Shura ne l'oblige à rien. Les chevaliers peuvent arrêter quand bon leur semble. Sous les assauts répétés du brun, le bleuté se remémore son entrée dans le « Trio assassin ». En bon chef de guerre, il aurait dû le protéger, épargner son innocence, veiller sur sa dévotion. Préserver son ingénuité, au lieu de ça, il l'a précipité sur le chemin du déclin. Inutile de dire que Saga s'en voudra ad vitam æternam. Rien ne ramènera l'esprit insouciant et plein de fascination de Shura. Ce côté si touchant de sa personnalité est mort, en même temps que sa candeur.

Les rendez-vous secrets, leur apportent cependant quelque chose. Chose que leurs proches ne leur offrent pas : un sentiment de ressemblance. Entre toutes les écorchures, les délits, les forfaits, un lien les unis, qu'ils le veuillent ou non.

Les larmes de Saga, se mêlent à celles de Shura. Il se penche sur le dos musclé du grec, écarte une mèche bleue nuit, et pose son menton contre l'épaule voisine. Tous deux s'effondrent au sol, le brun resserre ses bras autour de son amant clandestin. Saga passe sa main sur son visage, mais celle hâlée de l'espagnol le stoppe. Il préfère contempler le visage angéliquement démoniaque du Gémeau, dans le chagrin de son repentir. Afin de le consoler à son tour, Shura dépose un baiser sur sa joue. Suivi d'un autre sur ses lèvres, seule tendresse qu'il concède en fin de combat passionné.
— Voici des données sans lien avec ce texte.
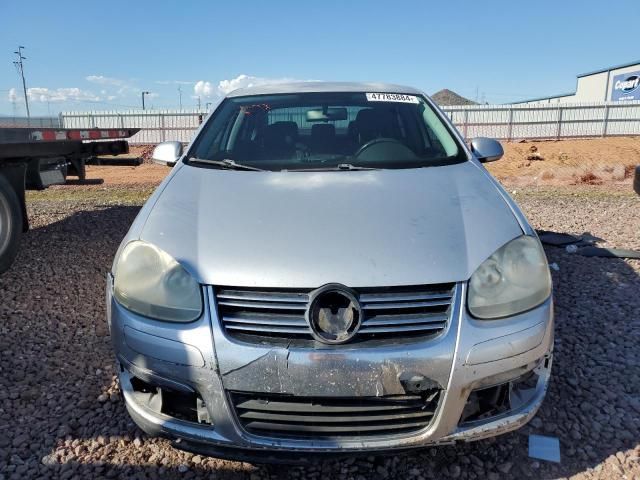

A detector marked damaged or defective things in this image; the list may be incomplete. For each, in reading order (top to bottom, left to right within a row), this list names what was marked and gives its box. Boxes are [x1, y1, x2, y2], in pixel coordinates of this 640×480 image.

cracked headlight [114, 240, 201, 322]
cracked headlight [468, 235, 552, 318]
damaged front bumper [107, 280, 552, 460]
Tour à tour, inquisiteur et lénifiant, le brun endosse tous les rôles. Son but n'est certes pas d'enfoncer Saga dans les affres du déshonneur.

Peut être qu'un jour, les chevaliers entretiendront des liens plus normaux, pour l'heure, ils se réconfortent mutuellement. Après s'être fait du mal, ils se font du bien, comme ils le peuvent. Au petit matin, chacun rejoindra son temple comme si de rien n'était. Ils feront semblant que tout va bien devant leurs amis ou frère, pour ne pas attirer l'attention sur eux. Car malgré tout, Saga et Shura possèdent des traits de caractères identiques, en étouffant leur mal être par exemple.

Le brun berce doucement le bleuté qui s'agrippe aux avant-bras cuivrés de toutes ses forces. Ils profitent de la torpeur de la contrition encore un peu. Oui, juste un peu de chaleur humaine avant d'affronter la lourdeur de leur destin.